#### DOCUMENT EXTRACT
╔══

Hi
I have just re-diff my patch against 2.4.0-test1-ac5. It is
the same that the one that I sent before. The only difference
is that I reverse a change from riel patch in shrink_mmap (we
need to call __remove_inode_pages with the page cache_lock
held.
I am still waiting for comments of the patch for the
filesystems people (hint, hint, hint...), before transform
everything to support also partial truncates.
I am very interested in *success/failure* reports. The system works
stable here, without that patch I get the BUG in inode.c pretty easily
here.
Later, Juan.
Note for Alan: if you continue with the riel patch, please apply this
one, it fixes the BUG in inode.c that more people are seeing.
At least include the spinlock change.
> Hi
> the actual truncate_inode_pages can actually *write* part of
> the file that has just been truncated. That makes that things doesn't
> work. I can trigger the BUG in fs:/inode.c:clear_inode using mmap002
> and riel aging patch in 2.4.0-test1. The BUG triggered is:
> if (inode->i_data.nrpages)
> BUG();
> The problem is that inode->i_data.nrpages can become negative. I have
> got here -6 truncating a file of 384MB.

╚══

#### PROVIDED INFORMATION

╔══

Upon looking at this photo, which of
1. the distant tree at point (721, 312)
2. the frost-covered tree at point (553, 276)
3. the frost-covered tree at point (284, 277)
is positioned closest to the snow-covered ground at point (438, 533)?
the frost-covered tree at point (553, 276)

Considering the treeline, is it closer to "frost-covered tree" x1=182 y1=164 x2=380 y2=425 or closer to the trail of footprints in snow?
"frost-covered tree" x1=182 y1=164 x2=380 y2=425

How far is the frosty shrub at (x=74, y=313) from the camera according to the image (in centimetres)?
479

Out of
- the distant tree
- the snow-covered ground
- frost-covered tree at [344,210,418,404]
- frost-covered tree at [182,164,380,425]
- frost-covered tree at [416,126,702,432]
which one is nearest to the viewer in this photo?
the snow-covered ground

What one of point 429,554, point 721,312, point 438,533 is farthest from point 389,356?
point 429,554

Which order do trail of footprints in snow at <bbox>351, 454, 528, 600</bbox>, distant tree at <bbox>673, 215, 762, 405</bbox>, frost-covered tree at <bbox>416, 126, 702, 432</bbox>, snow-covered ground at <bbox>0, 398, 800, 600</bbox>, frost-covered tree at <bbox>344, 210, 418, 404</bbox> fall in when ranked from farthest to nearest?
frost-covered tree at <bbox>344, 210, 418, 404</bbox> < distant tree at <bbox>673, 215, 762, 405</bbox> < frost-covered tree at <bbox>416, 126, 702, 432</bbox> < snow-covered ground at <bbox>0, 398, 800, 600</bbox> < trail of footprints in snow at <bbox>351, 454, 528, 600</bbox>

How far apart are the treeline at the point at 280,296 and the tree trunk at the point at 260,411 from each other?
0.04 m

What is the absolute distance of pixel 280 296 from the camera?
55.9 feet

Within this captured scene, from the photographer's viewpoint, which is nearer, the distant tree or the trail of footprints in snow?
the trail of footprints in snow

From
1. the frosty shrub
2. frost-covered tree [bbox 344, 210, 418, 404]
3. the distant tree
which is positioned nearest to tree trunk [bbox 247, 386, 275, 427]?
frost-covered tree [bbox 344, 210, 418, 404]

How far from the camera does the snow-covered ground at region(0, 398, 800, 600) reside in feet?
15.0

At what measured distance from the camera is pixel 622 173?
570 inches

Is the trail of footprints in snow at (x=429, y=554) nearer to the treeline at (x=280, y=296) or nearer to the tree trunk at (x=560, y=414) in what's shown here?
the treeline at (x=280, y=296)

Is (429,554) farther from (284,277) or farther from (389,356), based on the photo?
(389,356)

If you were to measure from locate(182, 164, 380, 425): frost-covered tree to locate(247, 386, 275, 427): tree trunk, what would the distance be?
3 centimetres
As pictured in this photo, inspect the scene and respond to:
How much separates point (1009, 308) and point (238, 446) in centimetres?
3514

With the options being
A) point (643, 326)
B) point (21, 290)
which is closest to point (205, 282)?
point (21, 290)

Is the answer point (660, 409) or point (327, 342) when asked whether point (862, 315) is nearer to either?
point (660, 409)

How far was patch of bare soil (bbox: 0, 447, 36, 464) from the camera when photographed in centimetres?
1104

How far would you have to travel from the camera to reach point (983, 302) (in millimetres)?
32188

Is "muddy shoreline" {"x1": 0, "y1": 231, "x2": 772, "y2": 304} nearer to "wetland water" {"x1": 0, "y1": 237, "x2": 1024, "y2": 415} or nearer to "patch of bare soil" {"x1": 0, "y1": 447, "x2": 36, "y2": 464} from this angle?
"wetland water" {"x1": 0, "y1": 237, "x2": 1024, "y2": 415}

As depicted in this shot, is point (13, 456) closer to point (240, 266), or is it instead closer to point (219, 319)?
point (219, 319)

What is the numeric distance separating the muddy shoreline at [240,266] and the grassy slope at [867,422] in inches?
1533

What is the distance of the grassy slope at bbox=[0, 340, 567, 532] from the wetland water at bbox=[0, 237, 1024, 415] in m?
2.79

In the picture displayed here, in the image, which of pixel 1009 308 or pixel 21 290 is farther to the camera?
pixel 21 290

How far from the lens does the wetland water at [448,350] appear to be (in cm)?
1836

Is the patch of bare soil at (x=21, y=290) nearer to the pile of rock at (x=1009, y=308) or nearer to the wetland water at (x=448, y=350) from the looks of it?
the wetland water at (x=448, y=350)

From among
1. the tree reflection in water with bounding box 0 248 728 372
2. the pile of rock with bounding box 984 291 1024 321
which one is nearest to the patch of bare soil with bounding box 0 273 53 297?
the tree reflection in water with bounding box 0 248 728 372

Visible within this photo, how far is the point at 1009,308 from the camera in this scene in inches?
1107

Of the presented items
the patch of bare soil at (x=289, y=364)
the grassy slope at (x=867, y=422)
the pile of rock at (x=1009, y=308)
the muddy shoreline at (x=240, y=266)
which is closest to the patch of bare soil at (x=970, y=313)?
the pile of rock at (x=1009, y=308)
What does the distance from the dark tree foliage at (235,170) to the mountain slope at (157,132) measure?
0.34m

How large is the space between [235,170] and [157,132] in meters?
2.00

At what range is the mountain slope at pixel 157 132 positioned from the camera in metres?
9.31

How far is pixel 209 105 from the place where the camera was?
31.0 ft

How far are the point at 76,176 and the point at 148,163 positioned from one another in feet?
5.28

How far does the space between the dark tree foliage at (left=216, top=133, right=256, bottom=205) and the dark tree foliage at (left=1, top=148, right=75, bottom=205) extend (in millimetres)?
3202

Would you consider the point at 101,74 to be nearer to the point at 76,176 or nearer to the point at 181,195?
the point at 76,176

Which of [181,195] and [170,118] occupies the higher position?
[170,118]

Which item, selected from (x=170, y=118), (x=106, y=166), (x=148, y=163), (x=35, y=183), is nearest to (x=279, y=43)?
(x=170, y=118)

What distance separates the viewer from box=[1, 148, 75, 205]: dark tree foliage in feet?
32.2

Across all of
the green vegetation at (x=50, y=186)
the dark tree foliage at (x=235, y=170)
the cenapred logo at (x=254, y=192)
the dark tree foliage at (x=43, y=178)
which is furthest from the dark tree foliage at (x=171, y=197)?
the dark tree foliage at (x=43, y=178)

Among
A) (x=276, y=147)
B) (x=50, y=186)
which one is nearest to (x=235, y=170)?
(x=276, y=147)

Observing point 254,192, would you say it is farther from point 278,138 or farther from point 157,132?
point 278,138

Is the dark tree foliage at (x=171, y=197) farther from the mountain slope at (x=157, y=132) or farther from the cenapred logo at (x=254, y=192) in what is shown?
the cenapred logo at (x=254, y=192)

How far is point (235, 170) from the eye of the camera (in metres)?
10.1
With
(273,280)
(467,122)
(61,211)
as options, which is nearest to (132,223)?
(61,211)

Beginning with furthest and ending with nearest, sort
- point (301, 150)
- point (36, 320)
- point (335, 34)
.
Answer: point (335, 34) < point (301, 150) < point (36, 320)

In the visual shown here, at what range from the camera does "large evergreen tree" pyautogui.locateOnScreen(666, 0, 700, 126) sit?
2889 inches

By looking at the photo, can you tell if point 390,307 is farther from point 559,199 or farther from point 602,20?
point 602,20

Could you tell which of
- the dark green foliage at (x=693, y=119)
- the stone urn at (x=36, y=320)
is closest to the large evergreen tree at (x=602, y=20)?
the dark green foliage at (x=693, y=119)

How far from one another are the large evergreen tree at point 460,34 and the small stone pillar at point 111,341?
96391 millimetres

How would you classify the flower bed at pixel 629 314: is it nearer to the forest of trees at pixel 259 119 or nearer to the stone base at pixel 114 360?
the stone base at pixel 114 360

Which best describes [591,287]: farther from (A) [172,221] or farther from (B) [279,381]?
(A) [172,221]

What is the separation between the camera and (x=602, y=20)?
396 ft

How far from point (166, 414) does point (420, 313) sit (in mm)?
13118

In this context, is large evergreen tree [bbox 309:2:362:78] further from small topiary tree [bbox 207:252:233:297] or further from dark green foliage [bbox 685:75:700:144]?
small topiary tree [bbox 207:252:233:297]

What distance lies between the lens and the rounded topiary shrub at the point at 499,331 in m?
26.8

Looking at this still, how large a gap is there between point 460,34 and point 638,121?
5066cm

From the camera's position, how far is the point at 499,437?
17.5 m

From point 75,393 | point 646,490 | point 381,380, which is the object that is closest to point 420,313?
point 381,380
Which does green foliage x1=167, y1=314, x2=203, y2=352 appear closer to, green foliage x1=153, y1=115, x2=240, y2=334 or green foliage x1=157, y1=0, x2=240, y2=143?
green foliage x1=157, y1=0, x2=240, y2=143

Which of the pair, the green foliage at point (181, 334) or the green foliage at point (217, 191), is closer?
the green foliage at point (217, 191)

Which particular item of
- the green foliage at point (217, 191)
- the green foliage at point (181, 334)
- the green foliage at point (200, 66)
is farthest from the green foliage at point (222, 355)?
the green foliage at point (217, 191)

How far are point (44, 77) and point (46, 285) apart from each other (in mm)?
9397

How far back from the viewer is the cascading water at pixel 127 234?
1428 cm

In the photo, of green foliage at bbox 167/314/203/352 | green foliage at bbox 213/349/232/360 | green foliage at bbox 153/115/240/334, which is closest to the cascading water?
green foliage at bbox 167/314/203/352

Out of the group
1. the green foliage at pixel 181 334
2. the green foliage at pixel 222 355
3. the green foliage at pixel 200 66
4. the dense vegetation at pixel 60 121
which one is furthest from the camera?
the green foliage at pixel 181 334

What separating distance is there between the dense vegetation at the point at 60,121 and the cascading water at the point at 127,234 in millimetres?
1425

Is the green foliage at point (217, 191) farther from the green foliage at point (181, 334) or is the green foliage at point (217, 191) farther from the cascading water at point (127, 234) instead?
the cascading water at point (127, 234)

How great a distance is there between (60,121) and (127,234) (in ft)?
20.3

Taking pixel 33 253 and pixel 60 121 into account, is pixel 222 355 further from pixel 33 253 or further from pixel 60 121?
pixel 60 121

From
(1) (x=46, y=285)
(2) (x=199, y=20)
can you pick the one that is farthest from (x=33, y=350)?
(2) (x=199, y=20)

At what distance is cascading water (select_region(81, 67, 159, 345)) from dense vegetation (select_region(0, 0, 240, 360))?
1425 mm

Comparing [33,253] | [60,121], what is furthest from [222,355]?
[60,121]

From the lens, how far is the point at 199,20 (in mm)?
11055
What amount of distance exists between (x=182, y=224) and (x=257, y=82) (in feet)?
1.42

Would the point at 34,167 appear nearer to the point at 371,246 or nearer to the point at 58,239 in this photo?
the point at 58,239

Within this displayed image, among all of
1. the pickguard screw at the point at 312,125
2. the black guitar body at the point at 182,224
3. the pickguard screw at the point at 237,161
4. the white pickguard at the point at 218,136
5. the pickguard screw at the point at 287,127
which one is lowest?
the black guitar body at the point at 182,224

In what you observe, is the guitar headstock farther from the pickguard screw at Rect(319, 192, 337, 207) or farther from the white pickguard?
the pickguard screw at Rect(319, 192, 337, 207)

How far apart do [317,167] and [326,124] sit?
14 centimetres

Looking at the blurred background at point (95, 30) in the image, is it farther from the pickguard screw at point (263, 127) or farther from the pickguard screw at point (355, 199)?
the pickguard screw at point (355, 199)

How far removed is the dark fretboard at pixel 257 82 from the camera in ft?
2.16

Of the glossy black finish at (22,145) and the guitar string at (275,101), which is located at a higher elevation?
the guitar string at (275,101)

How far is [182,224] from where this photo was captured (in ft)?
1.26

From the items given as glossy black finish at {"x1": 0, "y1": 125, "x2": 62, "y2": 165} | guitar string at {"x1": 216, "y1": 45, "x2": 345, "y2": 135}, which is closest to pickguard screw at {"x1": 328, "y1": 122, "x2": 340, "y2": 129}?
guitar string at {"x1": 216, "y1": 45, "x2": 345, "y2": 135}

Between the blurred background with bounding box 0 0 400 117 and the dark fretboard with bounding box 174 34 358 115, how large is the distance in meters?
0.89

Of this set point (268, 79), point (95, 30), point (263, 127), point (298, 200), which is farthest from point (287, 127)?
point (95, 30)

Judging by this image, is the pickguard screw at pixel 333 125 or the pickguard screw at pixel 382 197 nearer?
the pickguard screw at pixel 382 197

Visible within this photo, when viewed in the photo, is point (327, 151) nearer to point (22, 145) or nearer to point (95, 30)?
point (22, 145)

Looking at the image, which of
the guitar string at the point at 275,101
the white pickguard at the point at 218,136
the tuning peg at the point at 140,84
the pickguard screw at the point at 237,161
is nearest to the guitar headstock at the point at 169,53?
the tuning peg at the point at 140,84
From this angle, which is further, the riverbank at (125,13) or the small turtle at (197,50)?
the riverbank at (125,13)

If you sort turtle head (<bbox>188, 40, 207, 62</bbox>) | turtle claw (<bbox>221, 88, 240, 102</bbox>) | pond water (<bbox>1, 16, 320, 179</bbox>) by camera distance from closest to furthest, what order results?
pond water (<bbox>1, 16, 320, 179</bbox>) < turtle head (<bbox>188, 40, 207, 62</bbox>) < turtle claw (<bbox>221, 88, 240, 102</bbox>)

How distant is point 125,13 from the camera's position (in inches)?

╚══

#### PROBLEM STATEMENT
Please retype the portion of the patch message that starts with the words containing "Note for Alan: if" and finishes with "the spinlock change.", keeping every character unchanged.

#### SOLUTION TO THE EXERCISE
Note for Alan: if you continue with the riel patch, please apply this
one, it fixes the BUG in inode.c that more people are seeing.
At least include the spinlock change.